Defining the Rho-kinase PKN2 as a 1p22 encoded tumour suppressor in colorectal cancer.

Bowel cancer is the 4th most common cancer in the UK and the second largest cause of cancer deaths. Preventing and treating these diseases represents a huge unmet clinical need. The bowel is one of the most challenged organs in our body, through exposure to physical stresses, ingested toxins, gut bacteria and digestive processes, all of which can induce tissue damage and inflammation.

In order to remain healthy and replace damaged cells and tissue, the bowel undergoes constant cell growth, and this presents an ideal environment for cancers to develop. To limit cancer development, cell growth in the bowel is under very tight control. Only a small group of cells, called stem cells, have the ability to replace damaged tissues, and these cells are the most likely to change into cancer cells.

Stem cells are partly controlled through genes called tumour suppressors. Normally, these genes stop stem cells growing unless they are provided with very specific instructions to allow the bowel to repair. In cancers these tumour suppressor genes are mutated or lost, leading to uncontrolled growth, resulting in bowel cancer.

Using bioinformatic data from human cancers and a mouse model of colon cancer, we have identified an entirely new tumour suppressor gene, called protein kinase N2 (PKN2). In human cancers, PKN2 is commonly suppressed through a variety of mechanisms. As an example, a region of chromosome 1 called 1p22, where the gene for PKN2 sits, is lost in 30% of aggressive colon cancers.

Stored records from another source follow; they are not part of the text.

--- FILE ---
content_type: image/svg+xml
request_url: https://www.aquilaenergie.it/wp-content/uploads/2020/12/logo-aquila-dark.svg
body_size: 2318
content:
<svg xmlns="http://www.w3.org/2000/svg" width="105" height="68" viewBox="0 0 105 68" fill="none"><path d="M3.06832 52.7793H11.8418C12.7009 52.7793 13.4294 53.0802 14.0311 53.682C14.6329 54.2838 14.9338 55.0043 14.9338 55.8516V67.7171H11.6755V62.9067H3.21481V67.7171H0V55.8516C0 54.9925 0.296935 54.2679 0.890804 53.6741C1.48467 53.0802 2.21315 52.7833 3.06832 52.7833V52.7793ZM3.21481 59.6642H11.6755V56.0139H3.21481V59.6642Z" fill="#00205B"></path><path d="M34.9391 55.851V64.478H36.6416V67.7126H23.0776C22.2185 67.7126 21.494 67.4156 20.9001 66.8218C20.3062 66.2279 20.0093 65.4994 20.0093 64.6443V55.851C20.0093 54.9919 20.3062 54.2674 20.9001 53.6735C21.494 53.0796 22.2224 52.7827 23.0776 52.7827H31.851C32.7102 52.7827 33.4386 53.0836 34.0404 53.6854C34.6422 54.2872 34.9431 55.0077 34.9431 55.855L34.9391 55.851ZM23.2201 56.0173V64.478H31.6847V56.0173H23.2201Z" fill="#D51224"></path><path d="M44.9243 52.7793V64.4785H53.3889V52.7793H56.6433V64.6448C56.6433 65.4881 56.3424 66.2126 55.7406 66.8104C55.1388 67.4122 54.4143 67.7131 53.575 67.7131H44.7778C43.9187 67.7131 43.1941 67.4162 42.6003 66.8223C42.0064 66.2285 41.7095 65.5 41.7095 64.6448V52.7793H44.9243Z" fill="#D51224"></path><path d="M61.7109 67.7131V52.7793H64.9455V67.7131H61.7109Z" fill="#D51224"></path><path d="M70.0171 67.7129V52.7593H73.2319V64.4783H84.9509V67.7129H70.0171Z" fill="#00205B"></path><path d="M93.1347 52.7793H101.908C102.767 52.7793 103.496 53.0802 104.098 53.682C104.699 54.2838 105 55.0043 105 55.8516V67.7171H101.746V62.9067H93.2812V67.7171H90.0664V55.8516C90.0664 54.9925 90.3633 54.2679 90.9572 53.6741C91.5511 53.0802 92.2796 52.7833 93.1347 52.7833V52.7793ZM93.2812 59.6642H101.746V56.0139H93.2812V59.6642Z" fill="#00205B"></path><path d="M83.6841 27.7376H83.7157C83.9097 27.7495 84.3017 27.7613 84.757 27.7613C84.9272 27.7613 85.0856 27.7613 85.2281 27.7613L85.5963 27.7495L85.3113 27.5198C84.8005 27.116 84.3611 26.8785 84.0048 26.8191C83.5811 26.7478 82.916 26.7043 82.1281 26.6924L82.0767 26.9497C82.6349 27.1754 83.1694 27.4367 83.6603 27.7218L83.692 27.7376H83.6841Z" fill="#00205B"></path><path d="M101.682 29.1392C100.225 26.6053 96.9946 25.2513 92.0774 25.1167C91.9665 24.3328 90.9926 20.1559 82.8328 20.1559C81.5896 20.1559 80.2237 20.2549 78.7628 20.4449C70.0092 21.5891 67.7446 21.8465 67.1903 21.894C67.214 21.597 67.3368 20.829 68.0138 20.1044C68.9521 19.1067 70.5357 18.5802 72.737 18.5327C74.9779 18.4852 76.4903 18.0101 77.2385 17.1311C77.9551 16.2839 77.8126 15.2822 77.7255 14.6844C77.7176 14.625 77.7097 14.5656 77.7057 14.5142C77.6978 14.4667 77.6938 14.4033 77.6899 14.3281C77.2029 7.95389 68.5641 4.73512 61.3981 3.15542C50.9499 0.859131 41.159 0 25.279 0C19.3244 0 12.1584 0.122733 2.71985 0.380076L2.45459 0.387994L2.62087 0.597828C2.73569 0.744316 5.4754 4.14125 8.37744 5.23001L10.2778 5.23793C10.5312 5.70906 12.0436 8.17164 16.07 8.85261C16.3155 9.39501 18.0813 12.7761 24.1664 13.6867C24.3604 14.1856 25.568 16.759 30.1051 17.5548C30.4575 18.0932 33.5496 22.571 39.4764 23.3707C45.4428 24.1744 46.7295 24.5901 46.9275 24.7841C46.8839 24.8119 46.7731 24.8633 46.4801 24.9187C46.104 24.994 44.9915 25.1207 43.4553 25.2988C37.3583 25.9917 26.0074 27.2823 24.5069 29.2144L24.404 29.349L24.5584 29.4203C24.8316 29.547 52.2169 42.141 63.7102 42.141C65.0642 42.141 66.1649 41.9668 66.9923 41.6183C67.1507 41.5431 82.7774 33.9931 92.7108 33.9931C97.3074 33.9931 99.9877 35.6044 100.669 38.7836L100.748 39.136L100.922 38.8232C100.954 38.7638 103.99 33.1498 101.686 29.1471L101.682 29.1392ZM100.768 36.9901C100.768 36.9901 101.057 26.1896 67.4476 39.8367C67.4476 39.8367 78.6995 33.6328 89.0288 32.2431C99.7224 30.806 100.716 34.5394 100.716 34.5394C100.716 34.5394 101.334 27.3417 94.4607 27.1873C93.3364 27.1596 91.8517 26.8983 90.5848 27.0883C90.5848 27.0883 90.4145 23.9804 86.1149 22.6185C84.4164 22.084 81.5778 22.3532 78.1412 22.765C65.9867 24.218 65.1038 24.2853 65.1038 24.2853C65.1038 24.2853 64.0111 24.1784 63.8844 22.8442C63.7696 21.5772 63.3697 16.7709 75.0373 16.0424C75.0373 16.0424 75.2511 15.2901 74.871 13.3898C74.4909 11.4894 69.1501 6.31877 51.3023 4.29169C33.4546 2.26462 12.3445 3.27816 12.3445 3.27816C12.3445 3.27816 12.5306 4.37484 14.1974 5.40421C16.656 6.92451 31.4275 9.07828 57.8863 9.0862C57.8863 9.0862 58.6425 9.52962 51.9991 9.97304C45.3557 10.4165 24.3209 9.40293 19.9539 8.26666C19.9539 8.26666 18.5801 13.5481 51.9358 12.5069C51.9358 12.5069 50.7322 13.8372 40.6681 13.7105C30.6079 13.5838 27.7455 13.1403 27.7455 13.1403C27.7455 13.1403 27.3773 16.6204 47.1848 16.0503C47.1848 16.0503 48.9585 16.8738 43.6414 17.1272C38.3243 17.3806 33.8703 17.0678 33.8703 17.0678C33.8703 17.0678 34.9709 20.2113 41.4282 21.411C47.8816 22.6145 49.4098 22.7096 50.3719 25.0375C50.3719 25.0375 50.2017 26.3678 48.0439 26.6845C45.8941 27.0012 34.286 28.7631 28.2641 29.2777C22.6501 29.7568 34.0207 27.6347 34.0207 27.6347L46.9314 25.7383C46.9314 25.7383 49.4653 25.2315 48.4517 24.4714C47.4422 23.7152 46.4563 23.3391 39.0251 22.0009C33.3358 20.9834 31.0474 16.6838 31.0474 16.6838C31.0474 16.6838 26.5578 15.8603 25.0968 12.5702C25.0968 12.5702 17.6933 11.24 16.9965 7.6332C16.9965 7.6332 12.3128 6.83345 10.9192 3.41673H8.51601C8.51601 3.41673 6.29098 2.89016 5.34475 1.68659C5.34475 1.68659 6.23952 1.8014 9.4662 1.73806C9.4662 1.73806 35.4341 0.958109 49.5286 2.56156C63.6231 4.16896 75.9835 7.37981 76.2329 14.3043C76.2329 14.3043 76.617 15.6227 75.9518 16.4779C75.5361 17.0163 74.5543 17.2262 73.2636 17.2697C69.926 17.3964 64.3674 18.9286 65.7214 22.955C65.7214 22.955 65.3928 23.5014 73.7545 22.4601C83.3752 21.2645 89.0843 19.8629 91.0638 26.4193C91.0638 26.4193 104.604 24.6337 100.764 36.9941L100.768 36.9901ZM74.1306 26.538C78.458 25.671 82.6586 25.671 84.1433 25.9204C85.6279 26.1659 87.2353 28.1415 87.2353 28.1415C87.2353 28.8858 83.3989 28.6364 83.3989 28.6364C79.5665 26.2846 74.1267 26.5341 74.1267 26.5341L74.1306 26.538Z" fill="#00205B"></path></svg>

In addition, there are genetic mutations in PKN2 in some colon cancers, which can indicate a role in cancer development. Further, we show that PKN2 is reduced in samples from cancer that has spread from the colon to other organs in the body. Using a genetic mouse model, we have found that specifically removing the PKN2 gene results in mice becoming highly susceptible to colon cancer.

This provides strong and direct evidence that PKN2 is a tumour suppressor, which can prevent colon cancer from developing.

In this grant we wish to explore how PKN2 stops bowel cancers from developing. Preliminary experiments suggest that PKN2 may prevent tissue damage and inflammation, which are known to play important roles in cancer development in the colon. Our data suggest that PKN2 is important for strengthening the connections between the cells lining the intestine, which could explain why loss of PKN2 is associated with a greater susceptibility to intestinal injury and cancer development.

We will use our PKN2 mouse model to show how genetic deletion of PKN2 enhances tissue damage and inflammation in the bowel. We will also use laboratory cancer cell lines and 'mini-gut' models called organoids to examine the molecular machinery regulated by PKN2 in normal intestinal cells. Next, we wish to examine colon cancer in a genetic mouse model.

Human colon cancers are almost always initiated by mutation of an important tumour suppressor gene called adenomatous polyposis coli (APC). We will breed our PKN2 genetic mouse model with a mouse in which the APC gene is mutated. These mice develop spontaneous bowel tumours and we expect that deleting PKN2 will make tumours develop more rapidly and in a more aggressive way.

This will help us understand how PKN2 contributes to cancer progression driven by the most common mutation found in human colon cancer. Finally, we will examine the role of PKN2 in mini-gut cultures developed from human colon cancer patients. We will delete PKN2 using CRISPR-Cas9 technology and see how this changes the growth, and invasiveness of a panel of cancer-patient derived mini-guts.

This will provide crucial information to help translate our findings to clinical benefit. Together, this research will help define an exciting new tumour suppressor pathway, which can help prevent colon cancer, and potentially other cancers, from developing.